LONDON (Reuters) – A rise in oil prices to four-year highs is heaping pressure on big emerging-market crude consumers such as Turkey, India, Indonesia and South Africa that are already grappling with current account deficits, weak currencies and rising inflation.
Emerging markets worldwide have been buffeted in recent months by the strong dollar, climbing U.S. interest rates and slowing growth momentum with Turkey and Argentina descending into full-blown currency crises.
Meanwhile Brent crude prices have risen above $80 per barrel, thanks largely to coordinated production cuts by some of the world’s biggest oil exporters, as well as impending U.S. sanctions on crude exporter Iran that could wipe yet more supply off the market.
Some analysts now think benchmark prices could return to $100 per barrel for the first time since 2014. But for a number of importers such as India, Turkey or Indonesia – who all have seen their currencies tumble to record lows this year – oil is already more expensive now at $85 a barrel than it was back in 2008 when the price hit a record $147 a barrel.
Rising oil prices spell trouble for emerging markets, said Jim McDonald, chief investment strategist Northern Trust, an asset management firm with $1.1 trillion under management.
“Look at the largest market cap countries … every one of them is an oil importer,” said McDonald. “High oil prices are bad for them, unless it is tied to growth being really good – today what is driving oil prices higher is not a pick-up in growth, it is a slowdown in supply, and that’s a bad scenario.”
Trouble is especially on the cards for those economies hit by the triple-whammy of a sharp currency drop, heavy reliance on dollar-denominated energy imports and external funding flows.
While China, India, Thailand, Turkey, South Africa and Indonesia top the list of biggest emerging market oil importers, Thailand enjoys a solid current account surplus and China only edged into a rare deficit in the first half of the year.
However, Turkey, Argentina, India and Indonesia find themselves high up on the list of countries featuring large current account deficits as a percentage of their GDP, according to forecasts by the International Monetary Fund for 2018.

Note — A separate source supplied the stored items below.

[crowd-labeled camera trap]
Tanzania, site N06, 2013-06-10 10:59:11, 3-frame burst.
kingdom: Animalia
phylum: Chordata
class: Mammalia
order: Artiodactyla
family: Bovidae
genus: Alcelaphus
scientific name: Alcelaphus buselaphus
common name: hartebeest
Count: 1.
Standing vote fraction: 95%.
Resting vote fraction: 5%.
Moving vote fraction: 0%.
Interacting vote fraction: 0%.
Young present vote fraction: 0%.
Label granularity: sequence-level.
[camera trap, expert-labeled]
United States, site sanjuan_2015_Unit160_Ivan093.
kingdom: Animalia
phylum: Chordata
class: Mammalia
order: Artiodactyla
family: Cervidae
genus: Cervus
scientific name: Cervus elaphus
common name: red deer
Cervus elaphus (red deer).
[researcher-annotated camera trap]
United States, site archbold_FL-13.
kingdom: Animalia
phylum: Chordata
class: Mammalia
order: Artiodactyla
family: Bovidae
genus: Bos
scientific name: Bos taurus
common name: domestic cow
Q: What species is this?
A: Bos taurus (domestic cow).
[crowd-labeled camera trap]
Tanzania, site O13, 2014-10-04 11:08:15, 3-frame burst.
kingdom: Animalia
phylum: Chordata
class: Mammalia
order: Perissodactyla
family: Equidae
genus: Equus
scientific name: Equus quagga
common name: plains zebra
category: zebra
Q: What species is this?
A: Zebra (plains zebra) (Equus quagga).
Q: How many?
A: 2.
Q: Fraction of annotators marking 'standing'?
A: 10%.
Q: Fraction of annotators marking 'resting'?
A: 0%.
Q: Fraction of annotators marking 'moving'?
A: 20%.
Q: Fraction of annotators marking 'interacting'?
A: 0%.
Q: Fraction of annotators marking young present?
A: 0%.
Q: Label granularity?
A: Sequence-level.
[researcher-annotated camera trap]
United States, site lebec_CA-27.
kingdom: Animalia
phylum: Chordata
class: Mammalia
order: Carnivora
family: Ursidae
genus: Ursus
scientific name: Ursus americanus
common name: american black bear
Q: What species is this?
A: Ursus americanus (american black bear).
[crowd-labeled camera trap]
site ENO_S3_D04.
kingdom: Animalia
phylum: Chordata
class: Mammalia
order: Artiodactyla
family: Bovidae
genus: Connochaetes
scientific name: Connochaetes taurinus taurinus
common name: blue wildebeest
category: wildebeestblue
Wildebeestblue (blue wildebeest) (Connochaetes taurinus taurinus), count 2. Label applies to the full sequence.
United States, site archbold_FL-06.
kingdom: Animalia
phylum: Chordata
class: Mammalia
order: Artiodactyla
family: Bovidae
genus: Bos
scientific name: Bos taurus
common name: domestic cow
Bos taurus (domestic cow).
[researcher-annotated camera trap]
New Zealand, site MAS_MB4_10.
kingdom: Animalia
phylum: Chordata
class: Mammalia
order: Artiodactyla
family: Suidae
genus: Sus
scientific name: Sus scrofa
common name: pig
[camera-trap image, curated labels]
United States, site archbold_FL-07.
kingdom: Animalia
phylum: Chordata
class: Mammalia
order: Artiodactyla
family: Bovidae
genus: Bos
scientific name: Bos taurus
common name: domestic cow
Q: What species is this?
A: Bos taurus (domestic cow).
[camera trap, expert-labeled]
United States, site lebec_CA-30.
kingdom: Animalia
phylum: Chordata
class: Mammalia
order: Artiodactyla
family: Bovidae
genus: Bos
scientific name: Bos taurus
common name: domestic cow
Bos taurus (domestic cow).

For many countries, the pressure is two-fold: rising crude imports with rising prices. China, India, Indonesia, Thailand, Turkey and South Africa imported 18 percent more crude oil in July 2018, the last month for which complete data is available, than they did in January 2017.
The average cost of their oil imports in their respective currencies, however, has risen by an average of nearly 60 percent in that time.
Analysts are also closely watching how another oil shock might affect country’s import cover and the adequacy of central banks’ foreign currency reserves. As oil prices rise, that ratio will come under even more scrutiny.
Consumer spending power across many of these countries is also bound to suffer as – unlike in 2008 – many consumers do not have the same cushion of fuel subsidies and central banks have to ramp up rates to tackle inflation pressures and steady their currencies.
Meanwhile, the hit taken by emerging market economies is likely to be severe enough to slow down oil demand growth this year and next.
All three major oil market forecasters – the International Energy Agency, the U.S. Energy Information Administration and OPEC – cut their estimates for oil demand growth this year and next in the past days. All three cited the financial pain visited upon emerging markets as the key catalyst.